Broke, Broken and Bee-token
Very few people ever venture too far away from home. It
seems an accepted norm to live, work and die where one is born. That is the
legacy of many a South African. To leave, for any reason - even the ones that
make great logical sense, is dangerous. There is not enough infrastructure to
sustain residents, let alone squatters in foreign residents' lands. This is the
true narration of what happened in my own life at a time when I believed myself
to be unconquerable.
I journeyed South, towards the Eastern Province. It was
meant to be my victory expedition. I was meant to become far greater than I had
already transformed in my own world. My world lies in distant Pretoria, in the
North. What would bring a Northern child to the remote Eastern Province, many
have asked. The reply to this is and always will be simple. I am in love.
I was in love before I left home - illusioned by the idea
that perhaps she wished to be with me too. I believed - against all logic -
that she and I could cheat the system together and make something like life
happen. It could only be attained together, however, yet it seems there is
truth in the sentiment that we are each of us born to die alone as the day on
which we were born. Her birth took place nine months after my own. Exactly nine
months after my soul occupied this body when it was new and embellished and
perfect, her's entered into a shape that would someday lead me to homelessness.
My journey was worth every moment. Every moment spend in
close proximity to her radiant presence filled my heart with joy and youth and
so much more. Were the choice mine to make, I would wake up beside her every
day and kiss her. I would kiss her as though certain that I would die that very
morning. I would kiss her with such a passionate ferocity that were I to die
that day, I would have at least died with her breath on my tongue. Anything
more than that out of this world would be a fantastical bonus.

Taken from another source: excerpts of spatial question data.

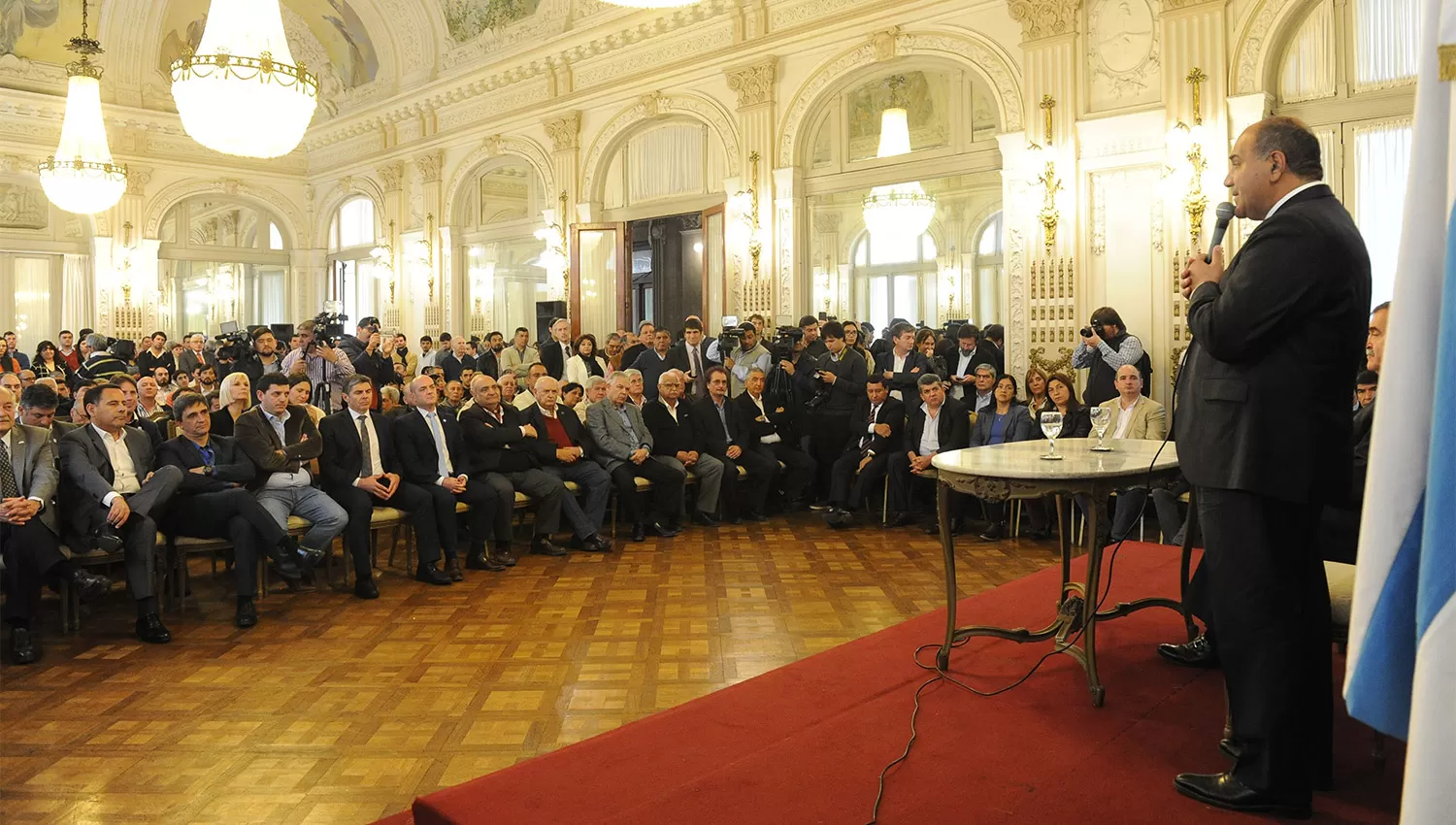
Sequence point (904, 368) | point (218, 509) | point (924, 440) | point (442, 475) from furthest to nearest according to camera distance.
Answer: point (904, 368) → point (924, 440) → point (442, 475) → point (218, 509)

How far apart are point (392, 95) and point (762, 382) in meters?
11.2

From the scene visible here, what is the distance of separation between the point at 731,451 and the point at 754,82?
17.6 feet

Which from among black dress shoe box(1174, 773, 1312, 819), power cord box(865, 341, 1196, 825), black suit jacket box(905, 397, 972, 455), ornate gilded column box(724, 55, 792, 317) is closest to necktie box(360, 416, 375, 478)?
power cord box(865, 341, 1196, 825)

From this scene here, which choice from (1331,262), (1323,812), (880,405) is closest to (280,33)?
(880,405)

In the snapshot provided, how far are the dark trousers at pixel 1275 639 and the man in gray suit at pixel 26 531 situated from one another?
4688mm

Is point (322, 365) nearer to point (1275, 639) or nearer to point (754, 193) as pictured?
point (754, 193)

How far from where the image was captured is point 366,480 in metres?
5.67

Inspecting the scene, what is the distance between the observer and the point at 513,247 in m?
17.9

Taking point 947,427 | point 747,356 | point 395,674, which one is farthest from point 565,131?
point 395,674

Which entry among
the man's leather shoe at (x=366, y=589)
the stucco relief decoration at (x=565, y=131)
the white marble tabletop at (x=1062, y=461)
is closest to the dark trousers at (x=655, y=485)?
the man's leather shoe at (x=366, y=589)

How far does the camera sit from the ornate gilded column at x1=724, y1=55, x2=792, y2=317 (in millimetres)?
11125

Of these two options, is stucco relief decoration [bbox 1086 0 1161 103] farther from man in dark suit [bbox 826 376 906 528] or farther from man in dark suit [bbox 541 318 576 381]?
man in dark suit [bbox 541 318 576 381]

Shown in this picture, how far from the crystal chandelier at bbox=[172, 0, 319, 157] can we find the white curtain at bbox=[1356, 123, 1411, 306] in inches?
327

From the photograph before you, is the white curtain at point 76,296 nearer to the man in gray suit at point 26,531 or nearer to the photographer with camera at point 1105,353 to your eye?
the man in gray suit at point 26,531
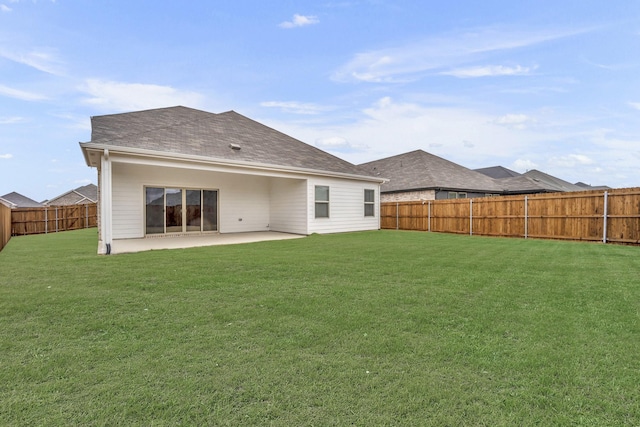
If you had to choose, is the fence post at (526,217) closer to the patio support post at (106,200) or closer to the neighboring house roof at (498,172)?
the patio support post at (106,200)

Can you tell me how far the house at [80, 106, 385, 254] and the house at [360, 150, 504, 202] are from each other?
476 centimetres

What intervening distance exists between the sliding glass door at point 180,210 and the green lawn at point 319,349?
7034 mm

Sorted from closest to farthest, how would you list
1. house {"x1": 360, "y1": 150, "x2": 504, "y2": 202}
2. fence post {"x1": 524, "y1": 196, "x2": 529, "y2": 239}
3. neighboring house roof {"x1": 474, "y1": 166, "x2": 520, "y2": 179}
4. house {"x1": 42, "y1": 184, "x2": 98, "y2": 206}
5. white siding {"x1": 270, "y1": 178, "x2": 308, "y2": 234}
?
fence post {"x1": 524, "y1": 196, "x2": 529, "y2": 239} → white siding {"x1": 270, "y1": 178, "x2": 308, "y2": 234} → house {"x1": 360, "y1": 150, "x2": 504, "y2": 202} → neighboring house roof {"x1": 474, "y1": 166, "x2": 520, "y2": 179} → house {"x1": 42, "y1": 184, "x2": 98, "y2": 206}

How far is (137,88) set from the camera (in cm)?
1453

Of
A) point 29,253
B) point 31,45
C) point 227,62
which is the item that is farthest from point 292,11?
point 29,253

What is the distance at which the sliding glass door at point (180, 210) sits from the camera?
1180 cm

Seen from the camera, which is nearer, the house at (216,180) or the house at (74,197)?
the house at (216,180)

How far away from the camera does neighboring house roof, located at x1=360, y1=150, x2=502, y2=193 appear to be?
19.8 meters

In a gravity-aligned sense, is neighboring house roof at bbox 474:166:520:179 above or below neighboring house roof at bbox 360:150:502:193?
above

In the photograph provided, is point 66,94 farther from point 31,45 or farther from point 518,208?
point 518,208

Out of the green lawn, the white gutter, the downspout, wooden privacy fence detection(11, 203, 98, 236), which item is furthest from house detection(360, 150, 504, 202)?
wooden privacy fence detection(11, 203, 98, 236)

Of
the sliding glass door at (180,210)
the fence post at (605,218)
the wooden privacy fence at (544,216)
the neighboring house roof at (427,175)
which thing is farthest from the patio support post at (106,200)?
the neighboring house roof at (427,175)

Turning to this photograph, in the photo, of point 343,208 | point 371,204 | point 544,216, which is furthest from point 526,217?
point 343,208

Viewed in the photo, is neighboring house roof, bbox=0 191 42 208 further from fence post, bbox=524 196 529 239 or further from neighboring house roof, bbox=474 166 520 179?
neighboring house roof, bbox=474 166 520 179
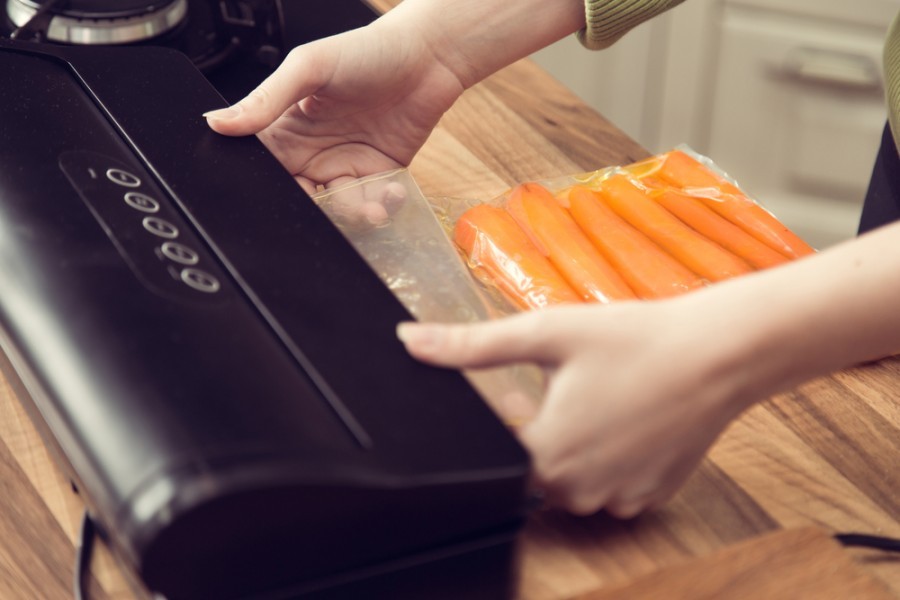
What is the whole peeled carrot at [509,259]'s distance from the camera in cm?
84

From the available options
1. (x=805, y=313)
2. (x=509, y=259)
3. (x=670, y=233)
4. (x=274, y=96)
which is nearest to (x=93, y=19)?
(x=274, y=96)

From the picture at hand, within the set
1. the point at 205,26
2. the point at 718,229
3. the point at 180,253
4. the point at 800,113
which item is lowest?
the point at 800,113

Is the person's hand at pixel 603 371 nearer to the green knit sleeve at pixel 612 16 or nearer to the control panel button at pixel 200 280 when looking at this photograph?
the control panel button at pixel 200 280

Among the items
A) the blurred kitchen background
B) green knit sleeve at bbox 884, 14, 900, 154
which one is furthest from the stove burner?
the blurred kitchen background

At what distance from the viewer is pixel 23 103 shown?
77 cm

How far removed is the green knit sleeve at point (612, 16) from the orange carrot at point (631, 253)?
0.61 feet

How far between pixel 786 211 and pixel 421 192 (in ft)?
4.29

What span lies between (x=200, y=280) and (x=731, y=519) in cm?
36

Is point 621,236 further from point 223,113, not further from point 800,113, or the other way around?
point 800,113

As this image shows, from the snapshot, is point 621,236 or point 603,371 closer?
point 603,371

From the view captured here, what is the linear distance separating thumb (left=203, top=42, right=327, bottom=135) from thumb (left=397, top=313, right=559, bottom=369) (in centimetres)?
28

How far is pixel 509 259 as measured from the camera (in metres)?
0.87

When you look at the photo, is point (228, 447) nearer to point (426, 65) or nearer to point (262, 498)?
point (262, 498)

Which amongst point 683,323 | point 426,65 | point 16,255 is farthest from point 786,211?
point 16,255
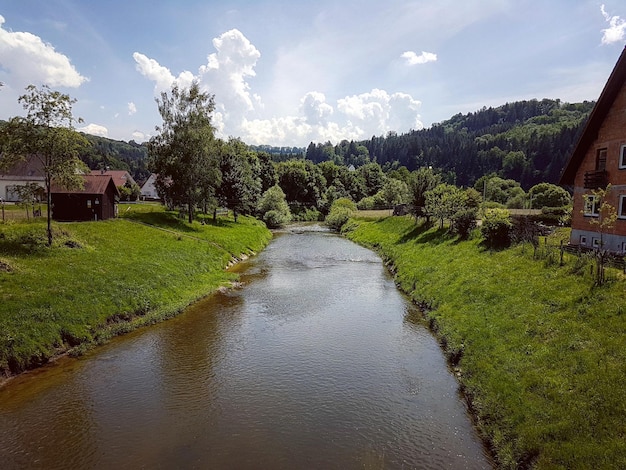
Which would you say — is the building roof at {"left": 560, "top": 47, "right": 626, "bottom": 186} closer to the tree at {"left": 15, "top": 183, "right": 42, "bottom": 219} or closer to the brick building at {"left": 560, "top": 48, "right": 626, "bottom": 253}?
the brick building at {"left": 560, "top": 48, "right": 626, "bottom": 253}

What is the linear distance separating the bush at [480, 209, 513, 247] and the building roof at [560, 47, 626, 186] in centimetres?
520

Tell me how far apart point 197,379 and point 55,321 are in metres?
9.20

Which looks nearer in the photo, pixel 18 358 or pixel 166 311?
pixel 18 358

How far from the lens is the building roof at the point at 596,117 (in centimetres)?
2625

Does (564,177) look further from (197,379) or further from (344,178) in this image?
(344,178)

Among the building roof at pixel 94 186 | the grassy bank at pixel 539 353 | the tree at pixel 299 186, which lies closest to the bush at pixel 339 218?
the tree at pixel 299 186

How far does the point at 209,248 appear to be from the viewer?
46.6 metres

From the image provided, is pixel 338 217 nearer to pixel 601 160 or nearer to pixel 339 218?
pixel 339 218

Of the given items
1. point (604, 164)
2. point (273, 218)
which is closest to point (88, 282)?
point (604, 164)

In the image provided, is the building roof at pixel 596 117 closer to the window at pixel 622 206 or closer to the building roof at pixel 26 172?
the window at pixel 622 206

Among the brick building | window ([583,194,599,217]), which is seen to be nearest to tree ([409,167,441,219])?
the brick building

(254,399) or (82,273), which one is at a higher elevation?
(82,273)

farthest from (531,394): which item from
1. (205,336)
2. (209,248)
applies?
(209,248)

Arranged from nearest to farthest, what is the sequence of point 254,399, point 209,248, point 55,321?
point 254,399
point 55,321
point 209,248
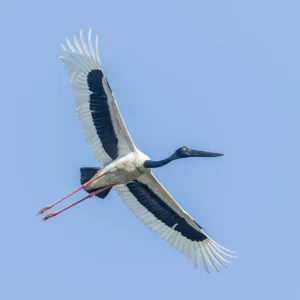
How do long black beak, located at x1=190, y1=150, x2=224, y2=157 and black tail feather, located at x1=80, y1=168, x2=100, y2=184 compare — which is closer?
black tail feather, located at x1=80, y1=168, x2=100, y2=184

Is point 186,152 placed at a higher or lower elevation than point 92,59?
lower

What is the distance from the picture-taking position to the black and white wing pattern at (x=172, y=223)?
163ft

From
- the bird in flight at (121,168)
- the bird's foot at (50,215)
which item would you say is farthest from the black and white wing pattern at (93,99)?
the bird's foot at (50,215)

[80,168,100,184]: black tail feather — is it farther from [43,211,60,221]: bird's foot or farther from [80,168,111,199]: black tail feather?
[43,211,60,221]: bird's foot

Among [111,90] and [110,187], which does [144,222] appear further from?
[111,90]

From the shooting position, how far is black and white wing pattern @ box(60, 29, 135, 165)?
47.5m

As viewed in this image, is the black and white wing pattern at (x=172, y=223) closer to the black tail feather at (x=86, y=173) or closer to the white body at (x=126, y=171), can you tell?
the white body at (x=126, y=171)

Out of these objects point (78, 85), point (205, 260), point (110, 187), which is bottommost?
point (205, 260)

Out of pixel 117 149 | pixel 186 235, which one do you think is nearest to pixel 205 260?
pixel 186 235

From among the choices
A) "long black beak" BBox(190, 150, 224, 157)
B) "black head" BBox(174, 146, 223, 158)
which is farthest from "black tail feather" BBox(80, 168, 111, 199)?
"long black beak" BBox(190, 150, 224, 157)

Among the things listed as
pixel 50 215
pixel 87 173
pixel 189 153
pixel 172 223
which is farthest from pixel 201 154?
pixel 50 215

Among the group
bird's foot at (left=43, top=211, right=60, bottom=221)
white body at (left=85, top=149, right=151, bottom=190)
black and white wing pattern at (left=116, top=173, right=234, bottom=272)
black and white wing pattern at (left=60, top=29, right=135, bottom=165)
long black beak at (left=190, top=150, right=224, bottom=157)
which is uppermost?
black and white wing pattern at (left=60, top=29, right=135, bottom=165)

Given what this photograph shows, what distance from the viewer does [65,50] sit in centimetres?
4747

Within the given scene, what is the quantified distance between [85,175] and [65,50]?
3.87 metres
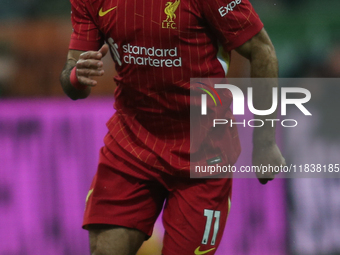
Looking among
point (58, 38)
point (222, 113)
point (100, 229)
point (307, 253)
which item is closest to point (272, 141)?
point (222, 113)

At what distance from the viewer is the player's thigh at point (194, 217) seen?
2307mm

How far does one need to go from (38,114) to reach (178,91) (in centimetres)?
201

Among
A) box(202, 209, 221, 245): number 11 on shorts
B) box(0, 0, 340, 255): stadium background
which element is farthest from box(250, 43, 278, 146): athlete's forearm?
box(0, 0, 340, 255): stadium background

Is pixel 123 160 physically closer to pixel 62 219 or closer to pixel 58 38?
pixel 62 219

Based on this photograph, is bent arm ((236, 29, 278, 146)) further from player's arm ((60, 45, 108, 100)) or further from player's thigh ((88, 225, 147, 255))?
player's thigh ((88, 225, 147, 255))

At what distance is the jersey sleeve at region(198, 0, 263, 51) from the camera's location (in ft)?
6.77

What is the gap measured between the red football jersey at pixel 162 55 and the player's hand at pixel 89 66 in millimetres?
196

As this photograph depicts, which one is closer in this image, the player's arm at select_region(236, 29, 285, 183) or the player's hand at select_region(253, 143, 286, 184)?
the player's arm at select_region(236, 29, 285, 183)

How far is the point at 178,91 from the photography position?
222 centimetres

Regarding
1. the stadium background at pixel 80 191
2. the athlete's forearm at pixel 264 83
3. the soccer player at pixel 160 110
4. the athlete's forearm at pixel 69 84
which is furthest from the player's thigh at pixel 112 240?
the stadium background at pixel 80 191

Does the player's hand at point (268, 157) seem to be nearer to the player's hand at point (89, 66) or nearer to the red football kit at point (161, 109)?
the red football kit at point (161, 109)

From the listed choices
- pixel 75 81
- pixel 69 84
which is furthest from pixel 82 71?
pixel 69 84

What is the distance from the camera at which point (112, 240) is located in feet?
7.50

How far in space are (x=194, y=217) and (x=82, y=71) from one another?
82 centimetres
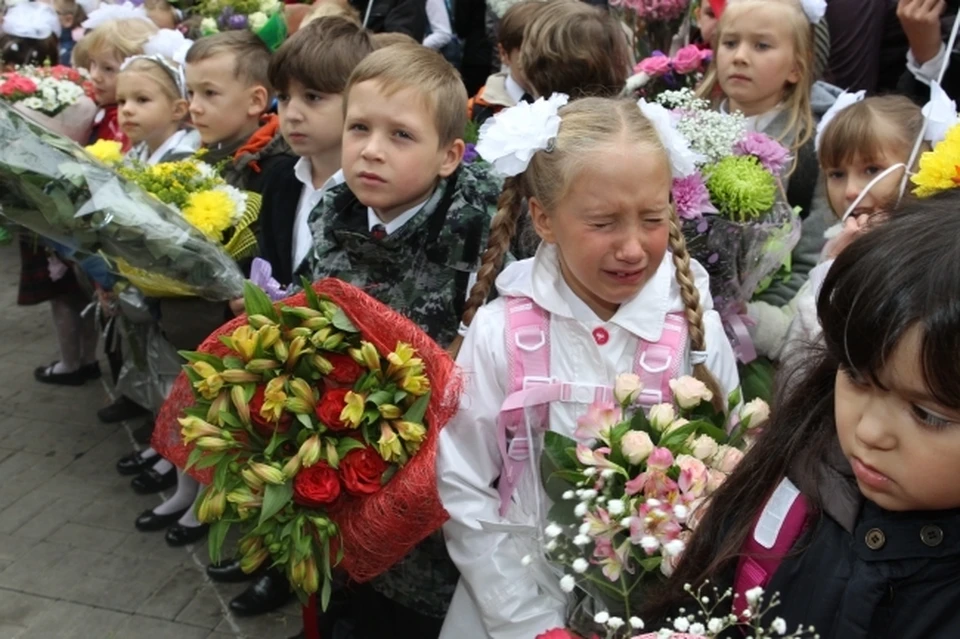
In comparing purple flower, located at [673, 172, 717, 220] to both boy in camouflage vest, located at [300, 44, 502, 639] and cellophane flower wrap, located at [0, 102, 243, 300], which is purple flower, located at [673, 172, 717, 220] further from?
cellophane flower wrap, located at [0, 102, 243, 300]

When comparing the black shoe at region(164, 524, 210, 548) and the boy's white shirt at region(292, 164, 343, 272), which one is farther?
the black shoe at region(164, 524, 210, 548)

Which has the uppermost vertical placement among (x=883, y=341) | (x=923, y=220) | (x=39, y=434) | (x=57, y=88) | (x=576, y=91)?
(x=923, y=220)

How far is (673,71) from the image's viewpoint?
4.29m

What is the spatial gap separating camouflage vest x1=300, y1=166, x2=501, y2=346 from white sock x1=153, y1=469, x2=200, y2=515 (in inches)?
69.5

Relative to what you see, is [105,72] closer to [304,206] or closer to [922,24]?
[304,206]

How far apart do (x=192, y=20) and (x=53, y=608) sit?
4.48m

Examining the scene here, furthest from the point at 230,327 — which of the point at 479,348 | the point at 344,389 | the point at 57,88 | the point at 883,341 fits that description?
the point at 57,88

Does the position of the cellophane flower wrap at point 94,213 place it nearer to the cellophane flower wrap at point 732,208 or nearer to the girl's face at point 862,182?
the cellophane flower wrap at point 732,208

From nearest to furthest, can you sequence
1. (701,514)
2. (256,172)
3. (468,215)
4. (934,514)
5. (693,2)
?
(934,514), (701,514), (468,215), (256,172), (693,2)

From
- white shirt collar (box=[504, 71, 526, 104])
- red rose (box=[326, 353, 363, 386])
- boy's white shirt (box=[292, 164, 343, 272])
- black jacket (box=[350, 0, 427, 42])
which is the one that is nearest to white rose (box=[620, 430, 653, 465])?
red rose (box=[326, 353, 363, 386])

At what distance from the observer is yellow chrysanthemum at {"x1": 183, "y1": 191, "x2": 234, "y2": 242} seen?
3502 mm

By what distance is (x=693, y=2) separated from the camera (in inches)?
199

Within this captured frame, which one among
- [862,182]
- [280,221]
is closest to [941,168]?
[862,182]

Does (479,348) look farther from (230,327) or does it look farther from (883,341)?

I have found far less than that, however. I have found a
heart that is not ready to embrace my own. How can it be, when I am only that
person worth thinking about and dreaming about when they are too far away to
embrace and make love to. Being someone else's fantasy is as dangerous as
having fantasies in a worldly context which lack the fundamental teachings in
practising imagination and learnings on how to bring fantasies to real life.
The day loomed where I would once more have to say
goodbye. I both looked forward to that day, and dreaded it. It meant one thing
and one thing only: death to my very self as it was. Death of a person's spirit
is never painless. Although the body is intact, navigating it around becomes
the most painful experience known to man - as one roams with an acute sense of
awareness that all they have tried to do has failed.
Living with failure is easy. Getting over the pain of
failure is easy. Leaving behind one's entire identity, on the other hand, is
painful and will leave you begging to die. Perhaps that is what must be done: a
collective wish to die.
As far as happy beginnings go, this is one of the ones
many cherish most. It is called a happy beginning because the unhappy ending is
usually proceeded by a happy beginning. That is the law of Karma. It would have
been far happier with her by my side, I dare imagine. Without her, on the other
hand, it will be just fine.
I will never forget the passionate aura she projected
when her lips locked with another right before my eyes. It was not painful at
all to watch, actually. Simply shocking to learn of the existence of another
time zone where I did not exist in the least bit of ways as anything other than
an emotional booster. That has and is likely to always be my role in her life
should I remain in it. This, then, made the choice to cut her out that much
simpler.
Loyalty is all we have. Our names, our honour, our codes
of social justice - even if they only exist on paper - are all we have. Should
they be burned away in a moment of poorly thought out action, then those on
either side of the bridge should leave that place and journey forward at no
expense.
Forward lead me to you. And so I have chosen to tell you
all of this in advance, so when we next meet again you are not surprised by the
shameful presence that meets you. It will not be his shame persists but your
own. How far have you dared to step out of your comfort zone to grow into the
being that you were born to be? How long will it take you to first transform
yourself so you can be a part of the growing nation of transformed beings?
Who are you?
What are you?
Do you make sense?
Why are you still reading?
To answer these questions is simple: put words on paper.
The hard thing is hearing yourself between those words: in the spaces, between
each letter, where the sounds reside ... that is where we find ourselves every
moment of every day. This is where I will stay.